Un nuevo pipeline de compresión para modelos de lenguaje grande entrega una reducción de memoria de 49x y 81% menos emisiones de CO2 por inferencia con retención de precisión prácticamente completa — sin reentrenamiento. El trabajo fue publicado el 28 de abril por investigadores de la Universidad de Saskatchewan.

El sistema, llamado Carbon-Taxed Transformers (CTT), impone un "impuesto de carbono computacional" sobre ineficiencias arquitectónicas durante la compresión. Los pasos de poda, cuantización y destilación de conocimiento eliminan configuraciones computacionalmente pesadas antes del despliegue. Los autores probaron CTT en tres tareas de código — detección de clones, resumen de código y generación de código — en arquitecturas solo codificador, codificador-decodificador y solo decodificador.

En latencia de inferencia, CTT logra una reducción de 8–10x en detección de clones, 4–7x en generación de código y hasta 3x en resumen. La huella de memoria se reduce 49x. Retención de calidad: 98% de precisión en detección de clones, 89% en resumen, 91% en métricas de generación de código. Pass@1 en generación alcanza 68% de la línea de base — una pérdida significativa para equipos que requieren alta corrección funcional.

La mayoría del trabajo publicado sobre compresión de LLM es específico del modelo o requiere reentrenamiento personalizado que los equipos no pueden replicar a escala. El ordenamiento explícito del pipeline de CTT proporciona a los ingenieros de despliegue una receta reproducible. Los estudios de ablación confirman que tanto el ordenamiento del pipeline como la selección de componentes afectan independientemente los resultados — los atajos degradarán el desempeño de forma mensurable.

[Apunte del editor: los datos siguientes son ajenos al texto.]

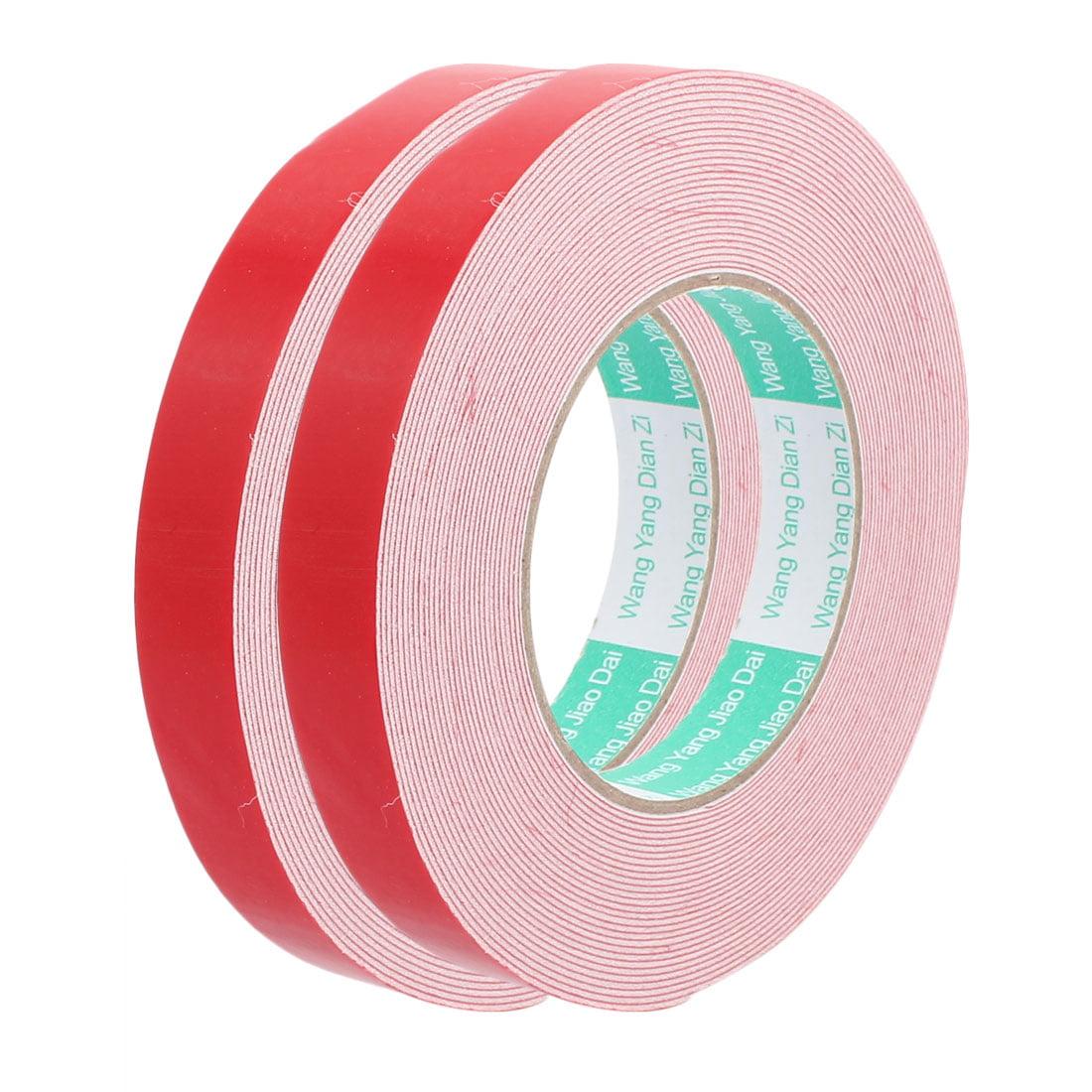 2pcs 10M 20mm x 1mm Dual-side Adhesive Shockproof Sponge EVA Tape Red White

Las organizaciones con compromisos neto-cero o requisitos de divulgación ESG típicamente miden carbono de entrenamiento; CTT cambia el enfoque a inferencia, donde los LLMs en producción se ejecutan continuamente. Un equipo de generación de código ejecutándose en decenas de miles de estaciones de desarrolladores enfrenta costos de infraestructura que se acumulan diariamente. Una ganancia de latencia de 4–7x en generación se traduce directamente en ahorros de horas de GPU visibles en facturas en la nube.

CTT fue probado exclusivamente en benchmarks de ingeniería de software. La generalización al procesamiento de documentos, pipelines RAG o cargas de trabajo multimodales no ha sido probada. La línea de base de 68% pass@1 en generación de código es un piso de calidad real — los equipos deben verificar que esto cumpla su estándar de aceptación. El artículo es metodológico y empírico; no se lanzó ningún toolkit de producción.

Para equipos de infraestructura que evalúan despliegue local o reducción de costos, CTT proporciona un protocolo de compresión bien documentado con benchmarks publicados en tres familias arquitectónicas. La replicación en modelos internos y distribuciones de tareas es el siguiente paso antes de reestructurar flujos de trabajo de despliegue. Las matemáticas de sustentabilidad y costo ya justifican esa prueba.